__Short task__
Repeat exactly the lines from the line containing "What is the distance from" through the last line of the records below, inclusive, and nothing else.
──────── Supplied material
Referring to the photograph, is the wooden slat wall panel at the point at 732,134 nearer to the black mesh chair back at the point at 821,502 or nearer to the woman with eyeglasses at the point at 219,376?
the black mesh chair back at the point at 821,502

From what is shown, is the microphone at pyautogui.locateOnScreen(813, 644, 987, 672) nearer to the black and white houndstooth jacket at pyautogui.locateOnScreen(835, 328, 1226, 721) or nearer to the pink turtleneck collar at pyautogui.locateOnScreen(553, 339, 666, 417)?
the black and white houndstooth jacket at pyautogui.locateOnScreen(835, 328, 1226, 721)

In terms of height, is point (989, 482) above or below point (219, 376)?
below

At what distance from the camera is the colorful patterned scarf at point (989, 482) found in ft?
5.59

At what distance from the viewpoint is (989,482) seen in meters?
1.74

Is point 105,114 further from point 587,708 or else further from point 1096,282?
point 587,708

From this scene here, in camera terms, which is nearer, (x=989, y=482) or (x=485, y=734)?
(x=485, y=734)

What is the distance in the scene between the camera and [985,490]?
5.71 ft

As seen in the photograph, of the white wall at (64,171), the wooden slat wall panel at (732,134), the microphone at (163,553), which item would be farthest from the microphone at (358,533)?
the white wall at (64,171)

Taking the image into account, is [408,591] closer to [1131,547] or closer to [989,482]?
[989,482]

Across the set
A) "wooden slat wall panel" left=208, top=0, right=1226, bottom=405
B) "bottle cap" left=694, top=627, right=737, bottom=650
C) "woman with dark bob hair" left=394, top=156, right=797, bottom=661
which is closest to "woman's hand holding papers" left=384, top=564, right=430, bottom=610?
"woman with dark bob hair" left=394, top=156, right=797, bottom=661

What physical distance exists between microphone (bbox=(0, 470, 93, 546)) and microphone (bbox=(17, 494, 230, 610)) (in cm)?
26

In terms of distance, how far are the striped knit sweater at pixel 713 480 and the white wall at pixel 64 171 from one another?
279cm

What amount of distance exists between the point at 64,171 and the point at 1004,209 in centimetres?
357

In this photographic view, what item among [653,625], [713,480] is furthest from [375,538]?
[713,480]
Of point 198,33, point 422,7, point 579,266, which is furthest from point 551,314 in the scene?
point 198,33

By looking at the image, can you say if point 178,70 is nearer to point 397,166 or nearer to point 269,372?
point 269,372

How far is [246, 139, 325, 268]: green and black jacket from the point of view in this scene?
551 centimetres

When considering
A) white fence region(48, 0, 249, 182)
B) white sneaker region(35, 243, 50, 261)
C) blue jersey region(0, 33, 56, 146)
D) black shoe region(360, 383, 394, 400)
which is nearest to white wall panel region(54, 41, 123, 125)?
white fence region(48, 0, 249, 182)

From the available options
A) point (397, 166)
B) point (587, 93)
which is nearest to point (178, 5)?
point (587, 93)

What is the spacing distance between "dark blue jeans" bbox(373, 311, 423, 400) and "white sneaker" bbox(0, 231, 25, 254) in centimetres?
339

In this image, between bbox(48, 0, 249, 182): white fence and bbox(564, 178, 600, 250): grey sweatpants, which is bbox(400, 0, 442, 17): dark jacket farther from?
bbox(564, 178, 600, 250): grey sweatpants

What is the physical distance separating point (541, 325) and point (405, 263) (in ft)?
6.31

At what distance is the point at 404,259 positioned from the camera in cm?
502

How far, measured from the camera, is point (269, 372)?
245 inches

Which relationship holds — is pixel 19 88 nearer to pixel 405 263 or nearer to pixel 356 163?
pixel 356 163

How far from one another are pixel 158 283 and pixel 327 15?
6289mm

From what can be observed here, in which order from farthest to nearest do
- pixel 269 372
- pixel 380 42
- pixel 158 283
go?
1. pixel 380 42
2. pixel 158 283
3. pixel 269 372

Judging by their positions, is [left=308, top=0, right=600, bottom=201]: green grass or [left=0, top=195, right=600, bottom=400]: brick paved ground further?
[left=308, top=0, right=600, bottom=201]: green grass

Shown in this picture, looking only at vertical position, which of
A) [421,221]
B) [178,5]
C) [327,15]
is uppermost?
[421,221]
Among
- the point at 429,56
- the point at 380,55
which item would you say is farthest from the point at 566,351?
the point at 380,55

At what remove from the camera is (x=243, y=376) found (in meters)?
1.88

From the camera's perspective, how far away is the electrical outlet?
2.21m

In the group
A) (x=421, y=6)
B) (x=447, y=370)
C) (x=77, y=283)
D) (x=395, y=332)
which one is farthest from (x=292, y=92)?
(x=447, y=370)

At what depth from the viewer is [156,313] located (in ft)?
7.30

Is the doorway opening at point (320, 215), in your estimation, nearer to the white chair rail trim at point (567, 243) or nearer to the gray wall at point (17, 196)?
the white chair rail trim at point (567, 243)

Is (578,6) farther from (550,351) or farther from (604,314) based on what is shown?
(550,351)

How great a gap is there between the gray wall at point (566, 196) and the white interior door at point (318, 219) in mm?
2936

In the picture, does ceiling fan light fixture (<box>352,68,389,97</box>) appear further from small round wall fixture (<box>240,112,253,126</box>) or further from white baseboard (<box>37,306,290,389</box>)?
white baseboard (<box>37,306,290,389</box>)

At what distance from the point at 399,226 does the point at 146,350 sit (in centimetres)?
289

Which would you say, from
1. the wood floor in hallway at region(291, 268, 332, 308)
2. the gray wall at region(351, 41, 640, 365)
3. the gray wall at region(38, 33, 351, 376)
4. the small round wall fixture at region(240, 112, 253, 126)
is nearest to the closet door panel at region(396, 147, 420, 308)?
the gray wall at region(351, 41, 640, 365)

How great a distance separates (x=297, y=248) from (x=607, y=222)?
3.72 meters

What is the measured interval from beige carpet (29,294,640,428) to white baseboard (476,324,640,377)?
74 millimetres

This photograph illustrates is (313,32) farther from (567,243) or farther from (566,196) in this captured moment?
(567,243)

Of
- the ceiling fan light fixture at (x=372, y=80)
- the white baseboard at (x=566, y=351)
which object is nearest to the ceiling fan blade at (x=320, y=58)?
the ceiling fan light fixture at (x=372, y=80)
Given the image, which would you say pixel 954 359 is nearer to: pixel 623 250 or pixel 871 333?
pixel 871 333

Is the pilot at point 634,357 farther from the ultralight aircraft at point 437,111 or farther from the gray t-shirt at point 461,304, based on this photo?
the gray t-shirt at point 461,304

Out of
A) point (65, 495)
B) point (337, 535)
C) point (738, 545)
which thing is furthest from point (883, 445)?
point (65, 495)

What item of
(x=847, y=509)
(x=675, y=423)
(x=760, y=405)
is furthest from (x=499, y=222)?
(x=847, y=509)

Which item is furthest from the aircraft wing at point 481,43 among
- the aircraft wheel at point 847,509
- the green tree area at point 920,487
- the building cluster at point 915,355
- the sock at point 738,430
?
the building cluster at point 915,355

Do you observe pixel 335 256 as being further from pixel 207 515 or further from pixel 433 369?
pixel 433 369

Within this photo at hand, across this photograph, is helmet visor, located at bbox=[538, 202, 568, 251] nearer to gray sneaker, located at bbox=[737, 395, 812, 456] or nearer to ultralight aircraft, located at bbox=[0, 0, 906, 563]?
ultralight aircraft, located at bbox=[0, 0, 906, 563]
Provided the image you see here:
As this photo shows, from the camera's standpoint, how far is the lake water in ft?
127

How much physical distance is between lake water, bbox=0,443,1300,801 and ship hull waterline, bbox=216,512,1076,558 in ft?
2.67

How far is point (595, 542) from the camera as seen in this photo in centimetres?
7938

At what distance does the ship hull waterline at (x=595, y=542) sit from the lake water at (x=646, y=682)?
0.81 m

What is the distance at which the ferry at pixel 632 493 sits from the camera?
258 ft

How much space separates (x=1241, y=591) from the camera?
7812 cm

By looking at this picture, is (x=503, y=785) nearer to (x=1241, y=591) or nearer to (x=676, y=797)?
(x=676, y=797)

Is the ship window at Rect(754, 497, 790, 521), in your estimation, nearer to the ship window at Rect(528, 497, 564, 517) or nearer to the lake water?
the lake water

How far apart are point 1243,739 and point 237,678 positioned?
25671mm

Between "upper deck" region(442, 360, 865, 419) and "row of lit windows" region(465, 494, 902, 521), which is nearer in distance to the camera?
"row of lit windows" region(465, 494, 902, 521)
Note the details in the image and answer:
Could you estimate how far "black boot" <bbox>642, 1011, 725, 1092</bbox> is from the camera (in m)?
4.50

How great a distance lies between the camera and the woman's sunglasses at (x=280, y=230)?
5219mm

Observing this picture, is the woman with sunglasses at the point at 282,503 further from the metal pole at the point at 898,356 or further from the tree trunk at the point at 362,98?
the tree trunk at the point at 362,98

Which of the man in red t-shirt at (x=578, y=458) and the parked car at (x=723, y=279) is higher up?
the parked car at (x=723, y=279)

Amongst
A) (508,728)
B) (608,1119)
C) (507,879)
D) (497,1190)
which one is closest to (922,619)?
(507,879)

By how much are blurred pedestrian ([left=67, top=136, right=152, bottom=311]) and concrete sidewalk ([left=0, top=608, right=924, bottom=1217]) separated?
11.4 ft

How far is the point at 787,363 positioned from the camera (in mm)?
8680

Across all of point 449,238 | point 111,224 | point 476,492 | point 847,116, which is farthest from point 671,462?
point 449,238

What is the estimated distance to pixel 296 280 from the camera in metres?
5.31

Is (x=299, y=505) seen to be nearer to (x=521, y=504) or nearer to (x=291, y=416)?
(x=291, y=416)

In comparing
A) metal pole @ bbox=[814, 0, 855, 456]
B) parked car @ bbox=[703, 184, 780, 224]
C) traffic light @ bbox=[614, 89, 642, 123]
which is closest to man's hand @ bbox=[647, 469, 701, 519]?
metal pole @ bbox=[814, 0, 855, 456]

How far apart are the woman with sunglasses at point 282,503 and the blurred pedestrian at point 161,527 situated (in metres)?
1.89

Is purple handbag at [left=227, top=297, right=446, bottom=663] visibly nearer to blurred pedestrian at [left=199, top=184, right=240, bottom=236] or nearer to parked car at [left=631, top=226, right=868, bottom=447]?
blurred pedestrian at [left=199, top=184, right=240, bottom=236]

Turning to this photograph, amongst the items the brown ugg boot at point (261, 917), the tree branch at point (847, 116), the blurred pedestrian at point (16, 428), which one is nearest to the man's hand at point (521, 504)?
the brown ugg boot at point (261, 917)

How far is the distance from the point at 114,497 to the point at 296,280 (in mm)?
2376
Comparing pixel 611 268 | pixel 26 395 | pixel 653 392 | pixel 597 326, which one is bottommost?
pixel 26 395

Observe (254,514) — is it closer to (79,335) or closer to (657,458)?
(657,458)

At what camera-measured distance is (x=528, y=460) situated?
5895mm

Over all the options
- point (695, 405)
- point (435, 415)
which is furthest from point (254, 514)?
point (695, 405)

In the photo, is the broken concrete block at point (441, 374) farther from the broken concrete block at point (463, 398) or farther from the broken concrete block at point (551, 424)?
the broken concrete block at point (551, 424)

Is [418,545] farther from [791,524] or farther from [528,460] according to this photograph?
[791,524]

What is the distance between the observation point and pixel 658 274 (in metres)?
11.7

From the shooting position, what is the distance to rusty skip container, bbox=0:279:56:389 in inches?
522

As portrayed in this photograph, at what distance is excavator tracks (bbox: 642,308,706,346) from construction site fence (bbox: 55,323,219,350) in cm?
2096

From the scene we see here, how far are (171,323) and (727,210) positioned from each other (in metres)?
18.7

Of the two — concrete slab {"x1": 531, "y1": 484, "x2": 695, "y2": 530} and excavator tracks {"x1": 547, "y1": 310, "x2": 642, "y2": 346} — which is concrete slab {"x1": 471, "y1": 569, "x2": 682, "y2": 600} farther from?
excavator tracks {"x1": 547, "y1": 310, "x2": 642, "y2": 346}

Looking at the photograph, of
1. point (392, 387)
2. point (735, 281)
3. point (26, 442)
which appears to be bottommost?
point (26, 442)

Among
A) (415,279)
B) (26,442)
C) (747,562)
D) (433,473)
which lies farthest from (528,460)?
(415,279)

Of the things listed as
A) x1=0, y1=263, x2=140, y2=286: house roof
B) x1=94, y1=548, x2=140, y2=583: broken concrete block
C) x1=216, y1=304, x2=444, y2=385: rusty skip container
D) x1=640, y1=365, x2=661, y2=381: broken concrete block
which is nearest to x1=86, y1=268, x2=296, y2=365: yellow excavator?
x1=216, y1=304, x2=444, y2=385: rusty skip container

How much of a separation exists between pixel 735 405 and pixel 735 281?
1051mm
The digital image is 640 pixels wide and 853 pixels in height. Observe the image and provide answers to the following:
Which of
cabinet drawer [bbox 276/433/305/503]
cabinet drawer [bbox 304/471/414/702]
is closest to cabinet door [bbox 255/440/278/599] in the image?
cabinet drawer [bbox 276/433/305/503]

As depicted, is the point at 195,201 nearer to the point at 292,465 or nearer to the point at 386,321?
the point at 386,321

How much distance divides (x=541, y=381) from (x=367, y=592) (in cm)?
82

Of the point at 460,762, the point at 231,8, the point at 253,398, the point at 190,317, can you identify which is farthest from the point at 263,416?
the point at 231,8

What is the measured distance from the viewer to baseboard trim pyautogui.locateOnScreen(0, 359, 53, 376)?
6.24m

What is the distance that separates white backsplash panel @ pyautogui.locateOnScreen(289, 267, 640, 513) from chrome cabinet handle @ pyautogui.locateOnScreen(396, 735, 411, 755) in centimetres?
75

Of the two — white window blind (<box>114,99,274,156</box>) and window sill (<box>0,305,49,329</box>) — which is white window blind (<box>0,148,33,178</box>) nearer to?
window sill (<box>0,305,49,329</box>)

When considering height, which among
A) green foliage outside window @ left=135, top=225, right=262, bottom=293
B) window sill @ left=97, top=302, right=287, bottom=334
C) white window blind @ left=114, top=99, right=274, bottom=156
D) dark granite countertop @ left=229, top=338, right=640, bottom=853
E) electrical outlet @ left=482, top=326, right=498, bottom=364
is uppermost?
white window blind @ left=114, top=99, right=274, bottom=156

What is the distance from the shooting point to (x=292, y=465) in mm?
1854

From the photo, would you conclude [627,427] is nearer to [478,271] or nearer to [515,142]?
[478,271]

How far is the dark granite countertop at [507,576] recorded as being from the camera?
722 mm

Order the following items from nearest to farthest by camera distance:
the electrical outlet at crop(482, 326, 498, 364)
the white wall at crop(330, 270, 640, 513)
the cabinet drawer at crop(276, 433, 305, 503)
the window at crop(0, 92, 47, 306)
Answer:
────────────────
__Result of this exercise__
What is the distance from the shooting point to (x=292, y=465) in mm?
1854

From the photo, would you conclude [627,427] is nearer to [478,271] or nearer to [515,142]?
[478,271]

How far is the dark granite countertop at [507,576] recorded as being from the camera?
722 mm

Order the following items from nearest to farthest by camera distance:
the electrical outlet at crop(482, 326, 498, 364)
the white wall at crop(330, 270, 640, 513)
the cabinet drawer at crop(276, 433, 305, 503)
the window at crop(0, 92, 47, 306)
Answer:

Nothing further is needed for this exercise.